This week, Human Rights Watch (HRW) published a report that highlights gross rights abuses and possible ethnic cleansing of the Rohingya people in western Myanmar.
Partners Relief & Development (PRAD) confirms that HRW's claims are in line with what its staff has seen and heard in Arakan State. More than 120,000 people are still in desperate need of emergency relief. The humanitarian situation is close to a catastrophe. People lack everything from food and medicine to tarps and blankets.

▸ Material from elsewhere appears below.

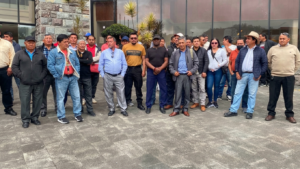 Transportistas de Azogues rechazan nuevas operadoras y advierten con paralizaciones
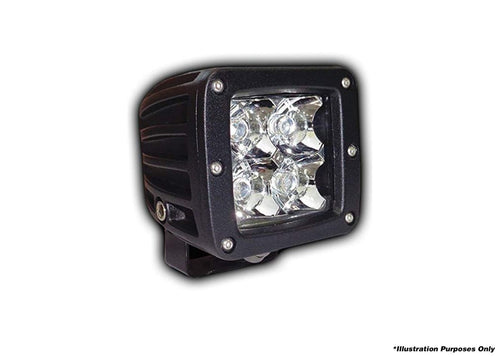 DOBINSONS 16 WATT 3" SQUARE LED DRIVING LIGHT - DL80 - 3767 - Sniper Custom Trucks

I have interviewed more than 30 people who in some way have been victims of violence in Arakan over the last year. They testify to horrific acts of violence where not even children were spared. They confirm that both police and army officials participated in the violence. They speak of unlawful arrests, torture and rape. These are people who are living in hopeless despair.
One woman I talked to cried uncontrollably as she told us of the massacre of her 29 relatives, among them her seven children and 18 grandchildren.
PRAD wants to support HRW in demanding an immediate change in Arakan. The Myanmar government must immediately investigate the acts of violence, and the offenders must be brought to justice. The Rohingya people must be given back the citizenship they lost in 1982. Humanitarian-aid organisations must get free access to the areas in greatest need.
PRAD also wants to encourage the international community to take this situation seriously and reconsider if financial investment in the Myanmar is justifiable as long as the government is not able to put and end to the serious rights abuses against the Rohingya people.